Attività fisica: è un importante aiuto per l’equilibrio ormonale. Svolgere una regolare attività fisica di moderata intensità rappresenta un aspetto essenziale per uno stile di vita sano e garantisce notevoli benefici per il benessere generale di ogni individuo e per la salute.

Rilassamento mentale: l’utilizzo di alcune tecniche di rilassamento può influenzare il cortisolo, il cosiddetto ormone dello stress, che in eccesso disturba gli equilibri ormonali.

POLIFENOLI

Sono molecole chimiche che rappresentano il sistema immunitario delle piante. Sono stati individuati più di 4.000 molecole di polifenoli non tutti dotati delle stesse proprietà. Tra i polifenoli la ricerca indica la classe delle antocianine (e in particolare il sottogruppo delle delfinidine) come la più efficace quando si parla di prevenzione dell’invecchiamento.

I POLIFENOLI DEL MAQUI

Numerosi studi scientifici hanno riconosciuto ai polifenoli, i pigmenti che colorano la frutta, importanti caratteristiche. I vegetali selvatici presentano una concentrazione superiore di queste sostanze, e primi fra tutti spiccano i cosiddetti “berry” (i piccoli frutti colorati del sottobosco). Il Maqui, un piccolo frutto di colore blu profondo prodotto dall’Aristotelia Chilensis, pianta che cresce spontanea sulle isole del remoto arcipelago Juan Fernandez e nella Patagonia cilena, è tra le bacche che presentano la maggiore concentrazione di polifenoli. Il Maqui rappresenta un vero “tesoro” per la sua altissima concentrazione di antociani (la tipologia di polifenoli responsabile del colore del frutto). All’interno di questa complessa famiglia di sostanze naturali, il sottogruppo delle delfinidine costituisce quasi il 70% degli antociani presenti nel Maqui.

OMEGA-3

Sono acidi grassi definiti essenziali perché il nostro organismo non è in grado di sintetizzarli, anche se sono indispensabili per vivere. Di conseguenza devono essere assunti necessariamente attraverso l’alimentazione o, in caso di ridotto apporto o aumentato fabbisogno, con l’integrazione. Innumerevoli ricerche scientifiche hanno evidenziato come, nel contesto di un’alimentazione equilibrata, gli omega-3 svolgano importanti azioni protettive sul nostro organismo, contribuendo ad apportare innumerevoli benefici per la nostra salute. In particolare, aiutano a conservare la memoria e sono utili per prevenire le malattie neurodegenerative come l’Alzheimer. Negli ultimi anni si è dimostrato che gli omega-3, se abbinati ad attività fisica di tipo aerobico, favoriscono la produzione nel cervello di BDNF (Brain Derived Neurotrophic Factor), una sostanza che favorisce il formarsi di nuovi neuroni. In pratica, il cervello può rimanere giovane, o meglio, può invecchiare più lentamente.

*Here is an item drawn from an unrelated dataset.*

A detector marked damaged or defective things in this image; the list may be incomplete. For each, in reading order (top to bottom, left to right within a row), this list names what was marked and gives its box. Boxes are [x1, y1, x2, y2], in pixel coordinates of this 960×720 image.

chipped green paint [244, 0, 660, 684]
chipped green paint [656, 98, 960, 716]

L’EPA e il DHA contribuiscono al mantenimento della normale funzione cardiaca (per assunzioni di 250 mg al giorno).

II DHA contribuisce al mantenimento della normale funzione cerebrale e della capacità visiva normale (per assunzioni di 250 mg al giorno).

Il DHA e l’EPA contribuiscono al mantenimento di una normale pressione sanguigna (per assunzioni di 3 g al giorno).

Il DHA e l’EPA contribuiscono al mantenimento di livelli normali di trigliceridi nel sangue (per assunzioni di 2 g al giorno).